As I have been reminded these past few weeks by current sophomores and juniors running up and down Medford and Somerville (though never more than a few blocks away from campus), the annual six-month housing rush for next year has started. As much as I would like to, it's hard to make all of the annoyances of game theory ResLife's fault.
There are however plenty of problems that ResLife could fix with minimal effort. A not-insubstantial one is gender-neutral housing, or as ResLife calls it, "open housing."
The concept of gender-neutral housing is very straightforward: Instead of living in a double with someone of the same gender, as most Tufts students do, you live with someone of a different gender.
It is in fact so straightforward that ResLife isn't confused by any of it. As they themselves state on their website, "open housing is consistent with the University's non-discrimination policy
[and] provides more comfortable options for the full spectrum of sexuality and gender identity that exist on campus." It's not by any means unique to Tufts: "Over fifty of Tufts' peer institutions currently have some form of open or gender-neutral housing. These include several NESCAC colleges, as well as many other private and public institutions around the country."
So then why am I writing about it? Because sometimes it seems that all those words are little more than lip service.
Gender-neutral housing is not available for the portion of the student body which needs it most: incoming freshmen, especially gender non-conforming students, who have not had to go through the process of living with a new roommate before.
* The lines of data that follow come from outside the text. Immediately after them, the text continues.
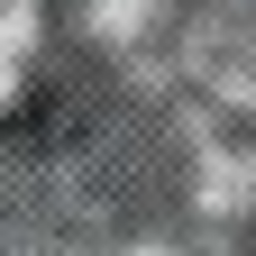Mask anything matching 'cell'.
I'll list each match as a JSON object with an SVG mask.
<instances>
[]
</instances>
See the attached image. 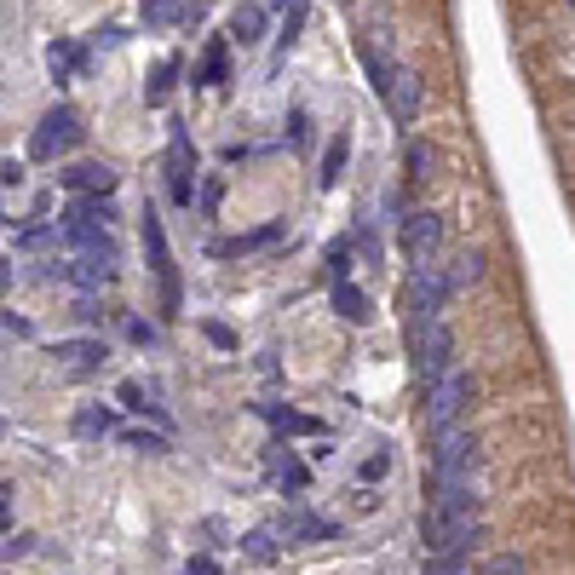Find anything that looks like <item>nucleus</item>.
<instances>
[{
	"label": "nucleus",
	"instance_id": "obj_1",
	"mask_svg": "<svg viewBox=\"0 0 575 575\" xmlns=\"http://www.w3.org/2000/svg\"><path fill=\"white\" fill-rule=\"evenodd\" d=\"M409 363H414V374H420V386H437V380L455 368L449 322L443 317H414L409 322Z\"/></svg>",
	"mask_w": 575,
	"mask_h": 575
},
{
	"label": "nucleus",
	"instance_id": "obj_2",
	"mask_svg": "<svg viewBox=\"0 0 575 575\" xmlns=\"http://www.w3.org/2000/svg\"><path fill=\"white\" fill-rule=\"evenodd\" d=\"M472 374L466 368H449L437 386H426V432L432 437H449V432H460V414L472 409Z\"/></svg>",
	"mask_w": 575,
	"mask_h": 575
},
{
	"label": "nucleus",
	"instance_id": "obj_3",
	"mask_svg": "<svg viewBox=\"0 0 575 575\" xmlns=\"http://www.w3.org/2000/svg\"><path fill=\"white\" fill-rule=\"evenodd\" d=\"M144 253H150V271L161 288V311L173 317L179 311V271H173V253H167V230H161L156 207H144Z\"/></svg>",
	"mask_w": 575,
	"mask_h": 575
},
{
	"label": "nucleus",
	"instance_id": "obj_4",
	"mask_svg": "<svg viewBox=\"0 0 575 575\" xmlns=\"http://www.w3.org/2000/svg\"><path fill=\"white\" fill-rule=\"evenodd\" d=\"M75 138H81V115L69 110V104H52V110L41 115L35 138H29V156H35V161H52V156H64Z\"/></svg>",
	"mask_w": 575,
	"mask_h": 575
},
{
	"label": "nucleus",
	"instance_id": "obj_5",
	"mask_svg": "<svg viewBox=\"0 0 575 575\" xmlns=\"http://www.w3.org/2000/svg\"><path fill=\"white\" fill-rule=\"evenodd\" d=\"M443 299H449V276L437 271L432 259L426 265H414L409 271V288H403V311L414 317H443Z\"/></svg>",
	"mask_w": 575,
	"mask_h": 575
},
{
	"label": "nucleus",
	"instance_id": "obj_6",
	"mask_svg": "<svg viewBox=\"0 0 575 575\" xmlns=\"http://www.w3.org/2000/svg\"><path fill=\"white\" fill-rule=\"evenodd\" d=\"M472 472H478V437H472V432L437 437L432 478H437V483H472Z\"/></svg>",
	"mask_w": 575,
	"mask_h": 575
},
{
	"label": "nucleus",
	"instance_id": "obj_7",
	"mask_svg": "<svg viewBox=\"0 0 575 575\" xmlns=\"http://www.w3.org/2000/svg\"><path fill=\"white\" fill-rule=\"evenodd\" d=\"M437 242H443V219L437 213H409L403 219V253H409L414 265H426L437 253Z\"/></svg>",
	"mask_w": 575,
	"mask_h": 575
},
{
	"label": "nucleus",
	"instance_id": "obj_8",
	"mask_svg": "<svg viewBox=\"0 0 575 575\" xmlns=\"http://www.w3.org/2000/svg\"><path fill=\"white\" fill-rule=\"evenodd\" d=\"M64 190H75V196H110L115 190V167L110 161H75V167H64Z\"/></svg>",
	"mask_w": 575,
	"mask_h": 575
},
{
	"label": "nucleus",
	"instance_id": "obj_9",
	"mask_svg": "<svg viewBox=\"0 0 575 575\" xmlns=\"http://www.w3.org/2000/svg\"><path fill=\"white\" fill-rule=\"evenodd\" d=\"M386 110H391V121H414V115H420V75H414V69H391Z\"/></svg>",
	"mask_w": 575,
	"mask_h": 575
},
{
	"label": "nucleus",
	"instance_id": "obj_10",
	"mask_svg": "<svg viewBox=\"0 0 575 575\" xmlns=\"http://www.w3.org/2000/svg\"><path fill=\"white\" fill-rule=\"evenodd\" d=\"M69 282L75 288H110L115 282V248H98V253H81L75 265H69Z\"/></svg>",
	"mask_w": 575,
	"mask_h": 575
},
{
	"label": "nucleus",
	"instance_id": "obj_11",
	"mask_svg": "<svg viewBox=\"0 0 575 575\" xmlns=\"http://www.w3.org/2000/svg\"><path fill=\"white\" fill-rule=\"evenodd\" d=\"M52 357H58L69 374H92L98 363H110L104 340H58V345H52Z\"/></svg>",
	"mask_w": 575,
	"mask_h": 575
},
{
	"label": "nucleus",
	"instance_id": "obj_12",
	"mask_svg": "<svg viewBox=\"0 0 575 575\" xmlns=\"http://www.w3.org/2000/svg\"><path fill=\"white\" fill-rule=\"evenodd\" d=\"M167 179H173V202H190L196 156H190V138H184V133H173V144H167Z\"/></svg>",
	"mask_w": 575,
	"mask_h": 575
},
{
	"label": "nucleus",
	"instance_id": "obj_13",
	"mask_svg": "<svg viewBox=\"0 0 575 575\" xmlns=\"http://www.w3.org/2000/svg\"><path fill=\"white\" fill-rule=\"evenodd\" d=\"M276 535H288V541H328L334 535V524H322V518H311V512H288L282 524H276Z\"/></svg>",
	"mask_w": 575,
	"mask_h": 575
},
{
	"label": "nucleus",
	"instance_id": "obj_14",
	"mask_svg": "<svg viewBox=\"0 0 575 575\" xmlns=\"http://www.w3.org/2000/svg\"><path fill=\"white\" fill-rule=\"evenodd\" d=\"M334 311H340L345 322H368V299H363V288H351V282H334Z\"/></svg>",
	"mask_w": 575,
	"mask_h": 575
},
{
	"label": "nucleus",
	"instance_id": "obj_15",
	"mask_svg": "<svg viewBox=\"0 0 575 575\" xmlns=\"http://www.w3.org/2000/svg\"><path fill=\"white\" fill-rule=\"evenodd\" d=\"M110 426H115V414L104 409V403H92V409L75 414V437H104Z\"/></svg>",
	"mask_w": 575,
	"mask_h": 575
},
{
	"label": "nucleus",
	"instance_id": "obj_16",
	"mask_svg": "<svg viewBox=\"0 0 575 575\" xmlns=\"http://www.w3.org/2000/svg\"><path fill=\"white\" fill-rule=\"evenodd\" d=\"M242 552H248L253 564H276V535L271 529H248V535H242Z\"/></svg>",
	"mask_w": 575,
	"mask_h": 575
},
{
	"label": "nucleus",
	"instance_id": "obj_17",
	"mask_svg": "<svg viewBox=\"0 0 575 575\" xmlns=\"http://www.w3.org/2000/svg\"><path fill=\"white\" fill-rule=\"evenodd\" d=\"M259 29H265V12H259V6H236L230 35H236V41H259Z\"/></svg>",
	"mask_w": 575,
	"mask_h": 575
},
{
	"label": "nucleus",
	"instance_id": "obj_18",
	"mask_svg": "<svg viewBox=\"0 0 575 575\" xmlns=\"http://www.w3.org/2000/svg\"><path fill=\"white\" fill-rule=\"evenodd\" d=\"M478 271H483V259H478V253H460V259H455V271H449V294H455V288H466V282H478Z\"/></svg>",
	"mask_w": 575,
	"mask_h": 575
},
{
	"label": "nucleus",
	"instance_id": "obj_19",
	"mask_svg": "<svg viewBox=\"0 0 575 575\" xmlns=\"http://www.w3.org/2000/svg\"><path fill=\"white\" fill-rule=\"evenodd\" d=\"M386 472H391V449L380 443V449H374V455L363 460V472H357V478H363V483H374V478H386Z\"/></svg>",
	"mask_w": 575,
	"mask_h": 575
},
{
	"label": "nucleus",
	"instance_id": "obj_20",
	"mask_svg": "<svg viewBox=\"0 0 575 575\" xmlns=\"http://www.w3.org/2000/svg\"><path fill=\"white\" fill-rule=\"evenodd\" d=\"M426 575H466V552H437L426 564Z\"/></svg>",
	"mask_w": 575,
	"mask_h": 575
},
{
	"label": "nucleus",
	"instance_id": "obj_21",
	"mask_svg": "<svg viewBox=\"0 0 575 575\" xmlns=\"http://www.w3.org/2000/svg\"><path fill=\"white\" fill-rule=\"evenodd\" d=\"M478 575H524V558H518V552H501V558H489Z\"/></svg>",
	"mask_w": 575,
	"mask_h": 575
},
{
	"label": "nucleus",
	"instance_id": "obj_22",
	"mask_svg": "<svg viewBox=\"0 0 575 575\" xmlns=\"http://www.w3.org/2000/svg\"><path fill=\"white\" fill-rule=\"evenodd\" d=\"M121 443H127V449H150V455L167 449V437H161V432H121Z\"/></svg>",
	"mask_w": 575,
	"mask_h": 575
},
{
	"label": "nucleus",
	"instance_id": "obj_23",
	"mask_svg": "<svg viewBox=\"0 0 575 575\" xmlns=\"http://www.w3.org/2000/svg\"><path fill=\"white\" fill-rule=\"evenodd\" d=\"M345 271H351V253H345V248H334V253H328V288H334V282H351Z\"/></svg>",
	"mask_w": 575,
	"mask_h": 575
},
{
	"label": "nucleus",
	"instance_id": "obj_24",
	"mask_svg": "<svg viewBox=\"0 0 575 575\" xmlns=\"http://www.w3.org/2000/svg\"><path fill=\"white\" fill-rule=\"evenodd\" d=\"M340 167H345V138H334V150H328V161H322V179L334 184L340 179Z\"/></svg>",
	"mask_w": 575,
	"mask_h": 575
},
{
	"label": "nucleus",
	"instance_id": "obj_25",
	"mask_svg": "<svg viewBox=\"0 0 575 575\" xmlns=\"http://www.w3.org/2000/svg\"><path fill=\"white\" fill-rule=\"evenodd\" d=\"M144 18H156V23L179 18V0H144Z\"/></svg>",
	"mask_w": 575,
	"mask_h": 575
},
{
	"label": "nucleus",
	"instance_id": "obj_26",
	"mask_svg": "<svg viewBox=\"0 0 575 575\" xmlns=\"http://www.w3.org/2000/svg\"><path fill=\"white\" fill-rule=\"evenodd\" d=\"M121 403H127L133 414H150V403H144V386H138V380H127V386H121Z\"/></svg>",
	"mask_w": 575,
	"mask_h": 575
},
{
	"label": "nucleus",
	"instance_id": "obj_27",
	"mask_svg": "<svg viewBox=\"0 0 575 575\" xmlns=\"http://www.w3.org/2000/svg\"><path fill=\"white\" fill-rule=\"evenodd\" d=\"M0 184H6V190H12V184H23V167H18V161H12V156L0 161Z\"/></svg>",
	"mask_w": 575,
	"mask_h": 575
},
{
	"label": "nucleus",
	"instance_id": "obj_28",
	"mask_svg": "<svg viewBox=\"0 0 575 575\" xmlns=\"http://www.w3.org/2000/svg\"><path fill=\"white\" fill-rule=\"evenodd\" d=\"M219 75H225V46H213V52H207V81H219Z\"/></svg>",
	"mask_w": 575,
	"mask_h": 575
},
{
	"label": "nucleus",
	"instance_id": "obj_29",
	"mask_svg": "<svg viewBox=\"0 0 575 575\" xmlns=\"http://www.w3.org/2000/svg\"><path fill=\"white\" fill-rule=\"evenodd\" d=\"M184 575H225V570H219L213 558H190V570H184Z\"/></svg>",
	"mask_w": 575,
	"mask_h": 575
},
{
	"label": "nucleus",
	"instance_id": "obj_30",
	"mask_svg": "<svg viewBox=\"0 0 575 575\" xmlns=\"http://www.w3.org/2000/svg\"><path fill=\"white\" fill-rule=\"evenodd\" d=\"M6 518H12V489L0 483V529H6Z\"/></svg>",
	"mask_w": 575,
	"mask_h": 575
}]
</instances>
According to the LGBT Center, the only options available for freshmen are to (a) live with someone of the same legal (but not necessarily actual) gender or (b) reveal themselves to the university administration as transgender and request a single.
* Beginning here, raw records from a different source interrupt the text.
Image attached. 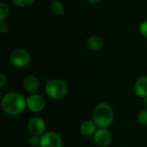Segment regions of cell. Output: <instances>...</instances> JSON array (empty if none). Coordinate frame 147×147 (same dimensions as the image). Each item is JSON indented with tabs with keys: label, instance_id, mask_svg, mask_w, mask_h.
Returning a JSON list of instances; mask_svg holds the SVG:
<instances>
[{
	"label": "cell",
	"instance_id": "cell-1",
	"mask_svg": "<svg viewBox=\"0 0 147 147\" xmlns=\"http://www.w3.org/2000/svg\"><path fill=\"white\" fill-rule=\"evenodd\" d=\"M1 106L5 114L18 116L27 109V98L20 93L9 92L2 96Z\"/></svg>",
	"mask_w": 147,
	"mask_h": 147
},
{
	"label": "cell",
	"instance_id": "cell-2",
	"mask_svg": "<svg viewBox=\"0 0 147 147\" xmlns=\"http://www.w3.org/2000/svg\"><path fill=\"white\" fill-rule=\"evenodd\" d=\"M114 118V110L112 107L106 102L97 104L93 110L92 121L95 122L97 128H109L113 124Z\"/></svg>",
	"mask_w": 147,
	"mask_h": 147
},
{
	"label": "cell",
	"instance_id": "cell-3",
	"mask_svg": "<svg viewBox=\"0 0 147 147\" xmlns=\"http://www.w3.org/2000/svg\"><path fill=\"white\" fill-rule=\"evenodd\" d=\"M45 91L48 97L53 100H61L68 94V86L61 79L54 78L48 80L45 86Z\"/></svg>",
	"mask_w": 147,
	"mask_h": 147
},
{
	"label": "cell",
	"instance_id": "cell-4",
	"mask_svg": "<svg viewBox=\"0 0 147 147\" xmlns=\"http://www.w3.org/2000/svg\"><path fill=\"white\" fill-rule=\"evenodd\" d=\"M9 61L12 65L17 68L27 67L31 61L30 54L23 48H16L9 53Z\"/></svg>",
	"mask_w": 147,
	"mask_h": 147
},
{
	"label": "cell",
	"instance_id": "cell-5",
	"mask_svg": "<svg viewBox=\"0 0 147 147\" xmlns=\"http://www.w3.org/2000/svg\"><path fill=\"white\" fill-rule=\"evenodd\" d=\"M46 129L47 125L45 121L39 116L32 117L28 122V130L31 135L41 137L46 133Z\"/></svg>",
	"mask_w": 147,
	"mask_h": 147
},
{
	"label": "cell",
	"instance_id": "cell-6",
	"mask_svg": "<svg viewBox=\"0 0 147 147\" xmlns=\"http://www.w3.org/2000/svg\"><path fill=\"white\" fill-rule=\"evenodd\" d=\"M46 106L44 97L40 94H30L27 97V109L33 113L41 112Z\"/></svg>",
	"mask_w": 147,
	"mask_h": 147
},
{
	"label": "cell",
	"instance_id": "cell-7",
	"mask_svg": "<svg viewBox=\"0 0 147 147\" xmlns=\"http://www.w3.org/2000/svg\"><path fill=\"white\" fill-rule=\"evenodd\" d=\"M40 147H63L62 138L55 132H46L40 137Z\"/></svg>",
	"mask_w": 147,
	"mask_h": 147
},
{
	"label": "cell",
	"instance_id": "cell-8",
	"mask_svg": "<svg viewBox=\"0 0 147 147\" xmlns=\"http://www.w3.org/2000/svg\"><path fill=\"white\" fill-rule=\"evenodd\" d=\"M93 138L95 143L100 147L109 146L112 141V135L108 128H97Z\"/></svg>",
	"mask_w": 147,
	"mask_h": 147
},
{
	"label": "cell",
	"instance_id": "cell-9",
	"mask_svg": "<svg viewBox=\"0 0 147 147\" xmlns=\"http://www.w3.org/2000/svg\"><path fill=\"white\" fill-rule=\"evenodd\" d=\"M22 85L24 90L29 94H34L40 88V80L34 75H28L24 78Z\"/></svg>",
	"mask_w": 147,
	"mask_h": 147
},
{
	"label": "cell",
	"instance_id": "cell-10",
	"mask_svg": "<svg viewBox=\"0 0 147 147\" xmlns=\"http://www.w3.org/2000/svg\"><path fill=\"white\" fill-rule=\"evenodd\" d=\"M86 46L90 50L94 51V52H98L103 48L104 41L101 36L97 34H92L87 39Z\"/></svg>",
	"mask_w": 147,
	"mask_h": 147
},
{
	"label": "cell",
	"instance_id": "cell-11",
	"mask_svg": "<svg viewBox=\"0 0 147 147\" xmlns=\"http://www.w3.org/2000/svg\"><path fill=\"white\" fill-rule=\"evenodd\" d=\"M96 130H97V127L93 121H90V120L84 121L79 126V132L84 137L94 136Z\"/></svg>",
	"mask_w": 147,
	"mask_h": 147
},
{
	"label": "cell",
	"instance_id": "cell-12",
	"mask_svg": "<svg viewBox=\"0 0 147 147\" xmlns=\"http://www.w3.org/2000/svg\"><path fill=\"white\" fill-rule=\"evenodd\" d=\"M135 95L140 98L147 96V76H142L137 79L134 84Z\"/></svg>",
	"mask_w": 147,
	"mask_h": 147
},
{
	"label": "cell",
	"instance_id": "cell-13",
	"mask_svg": "<svg viewBox=\"0 0 147 147\" xmlns=\"http://www.w3.org/2000/svg\"><path fill=\"white\" fill-rule=\"evenodd\" d=\"M52 13L56 16H60L65 13V5L60 0H53L50 4Z\"/></svg>",
	"mask_w": 147,
	"mask_h": 147
},
{
	"label": "cell",
	"instance_id": "cell-14",
	"mask_svg": "<svg viewBox=\"0 0 147 147\" xmlns=\"http://www.w3.org/2000/svg\"><path fill=\"white\" fill-rule=\"evenodd\" d=\"M9 13H10V9L9 5L4 2H1L0 3V21H5V19L9 16Z\"/></svg>",
	"mask_w": 147,
	"mask_h": 147
},
{
	"label": "cell",
	"instance_id": "cell-15",
	"mask_svg": "<svg viewBox=\"0 0 147 147\" xmlns=\"http://www.w3.org/2000/svg\"><path fill=\"white\" fill-rule=\"evenodd\" d=\"M13 4H15L17 7L21 8H26L30 6L35 0H10Z\"/></svg>",
	"mask_w": 147,
	"mask_h": 147
},
{
	"label": "cell",
	"instance_id": "cell-16",
	"mask_svg": "<svg viewBox=\"0 0 147 147\" xmlns=\"http://www.w3.org/2000/svg\"><path fill=\"white\" fill-rule=\"evenodd\" d=\"M137 120H138V122L143 126H146L147 127V109H144L142 111H140V113L138 115V117H137Z\"/></svg>",
	"mask_w": 147,
	"mask_h": 147
},
{
	"label": "cell",
	"instance_id": "cell-17",
	"mask_svg": "<svg viewBox=\"0 0 147 147\" xmlns=\"http://www.w3.org/2000/svg\"><path fill=\"white\" fill-rule=\"evenodd\" d=\"M28 144L31 147H40V137L31 135L28 140Z\"/></svg>",
	"mask_w": 147,
	"mask_h": 147
},
{
	"label": "cell",
	"instance_id": "cell-18",
	"mask_svg": "<svg viewBox=\"0 0 147 147\" xmlns=\"http://www.w3.org/2000/svg\"><path fill=\"white\" fill-rule=\"evenodd\" d=\"M139 32L143 37L147 39V20H145L140 23L139 27Z\"/></svg>",
	"mask_w": 147,
	"mask_h": 147
},
{
	"label": "cell",
	"instance_id": "cell-19",
	"mask_svg": "<svg viewBox=\"0 0 147 147\" xmlns=\"http://www.w3.org/2000/svg\"><path fill=\"white\" fill-rule=\"evenodd\" d=\"M7 81H8L7 76L3 72H1L0 73V89L1 90H3L4 88V86L7 84Z\"/></svg>",
	"mask_w": 147,
	"mask_h": 147
},
{
	"label": "cell",
	"instance_id": "cell-20",
	"mask_svg": "<svg viewBox=\"0 0 147 147\" xmlns=\"http://www.w3.org/2000/svg\"><path fill=\"white\" fill-rule=\"evenodd\" d=\"M9 29V25L5 21H0V32L1 34H5Z\"/></svg>",
	"mask_w": 147,
	"mask_h": 147
},
{
	"label": "cell",
	"instance_id": "cell-21",
	"mask_svg": "<svg viewBox=\"0 0 147 147\" xmlns=\"http://www.w3.org/2000/svg\"><path fill=\"white\" fill-rule=\"evenodd\" d=\"M88 3H91V4H96V3H101L102 0H86Z\"/></svg>",
	"mask_w": 147,
	"mask_h": 147
},
{
	"label": "cell",
	"instance_id": "cell-22",
	"mask_svg": "<svg viewBox=\"0 0 147 147\" xmlns=\"http://www.w3.org/2000/svg\"><path fill=\"white\" fill-rule=\"evenodd\" d=\"M143 105H144V107L147 109V96L145 97V98H143Z\"/></svg>",
	"mask_w": 147,
	"mask_h": 147
},
{
	"label": "cell",
	"instance_id": "cell-23",
	"mask_svg": "<svg viewBox=\"0 0 147 147\" xmlns=\"http://www.w3.org/2000/svg\"><path fill=\"white\" fill-rule=\"evenodd\" d=\"M1 2H4V0H1Z\"/></svg>",
	"mask_w": 147,
	"mask_h": 147
}]
</instances>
Both are obviously problematic. Some, though not all, transgender individuals would certainly be uncomfortable with the former option. It is the rare pre-frosh who has contact with anyone in the administration besides Admissions, and I can only imagine how calling up a total stranger to reveal one's gender identity and asking for special accommodations would be (consider too that many might not have even done this with one's parents yet). Changing one's legal identity is even more difficult: only sixteen states allow changing the gender on one's birth certificate without proof of sex reassignment surgery, and five don't even allow it after surgery.Additionally, even when gender-neutral housing is theoretically available, it is not always possible to actually obtain it. In its first year, it was available only in one suite in Latin Way, a few in Hillsides and a floor of Bush Hall. If a transgender sophomore wants to live in gender-neutral housing and also with their friends who don't want to live with opposite gendered roommates, then unless they are really good at working the system, gender-neutral housing fills up before the suite's lottery and they will be all out of luck.
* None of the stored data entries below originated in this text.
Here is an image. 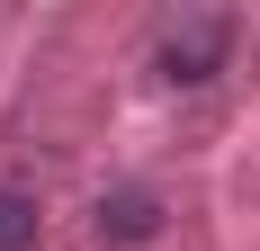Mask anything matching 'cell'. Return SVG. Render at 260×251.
Segmentation results:
<instances>
[{
    "instance_id": "3",
    "label": "cell",
    "mask_w": 260,
    "mask_h": 251,
    "mask_svg": "<svg viewBox=\"0 0 260 251\" xmlns=\"http://www.w3.org/2000/svg\"><path fill=\"white\" fill-rule=\"evenodd\" d=\"M27 242H36V198L0 189V251H27Z\"/></svg>"
},
{
    "instance_id": "2",
    "label": "cell",
    "mask_w": 260,
    "mask_h": 251,
    "mask_svg": "<svg viewBox=\"0 0 260 251\" xmlns=\"http://www.w3.org/2000/svg\"><path fill=\"white\" fill-rule=\"evenodd\" d=\"M99 233H108V242H153V233H161V206L144 198V189H117V198H99Z\"/></svg>"
},
{
    "instance_id": "1",
    "label": "cell",
    "mask_w": 260,
    "mask_h": 251,
    "mask_svg": "<svg viewBox=\"0 0 260 251\" xmlns=\"http://www.w3.org/2000/svg\"><path fill=\"white\" fill-rule=\"evenodd\" d=\"M224 54H234V18H215V9H188V18H171V27L153 36L161 81H215Z\"/></svg>"
}]
</instances>
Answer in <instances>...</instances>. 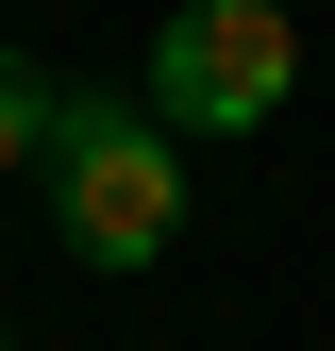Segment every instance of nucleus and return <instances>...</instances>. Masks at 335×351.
<instances>
[{
  "label": "nucleus",
  "mask_w": 335,
  "mask_h": 351,
  "mask_svg": "<svg viewBox=\"0 0 335 351\" xmlns=\"http://www.w3.org/2000/svg\"><path fill=\"white\" fill-rule=\"evenodd\" d=\"M51 217L101 268H151L185 234V184H168V134L151 101H101V84H51Z\"/></svg>",
  "instance_id": "f257e3e1"
},
{
  "label": "nucleus",
  "mask_w": 335,
  "mask_h": 351,
  "mask_svg": "<svg viewBox=\"0 0 335 351\" xmlns=\"http://www.w3.org/2000/svg\"><path fill=\"white\" fill-rule=\"evenodd\" d=\"M285 84H302V17L285 0H185L151 34V117L168 134H251Z\"/></svg>",
  "instance_id": "f03ea898"
},
{
  "label": "nucleus",
  "mask_w": 335,
  "mask_h": 351,
  "mask_svg": "<svg viewBox=\"0 0 335 351\" xmlns=\"http://www.w3.org/2000/svg\"><path fill=\"white\" fill-rule=\"evenodd\" d=\"M34 151H51V84H17V67H0V167H34Z\"/></svg>",
  "instance_id": "7ed1b4c3"
}]
</instances>
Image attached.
But the most ridiculous thing is that this doesn't need to be an issue in the slightest. It would be so trivial to make gender-neutral housing more widely available. If bathrooms are a concern, a huge number of dorms have unisex bathrooms. Certainly it should be a problem with ten person Latin Way suites or four-person Sophia Gordon suites (which are already mostly gender-neutral, though the Latin Way doubles and four-person Latin Way suites are not at all). If we haven't had any problems with those options, why can't it extend them for the rest of campus?
One small policy change and a lot of people are helped out. So what's the problem here?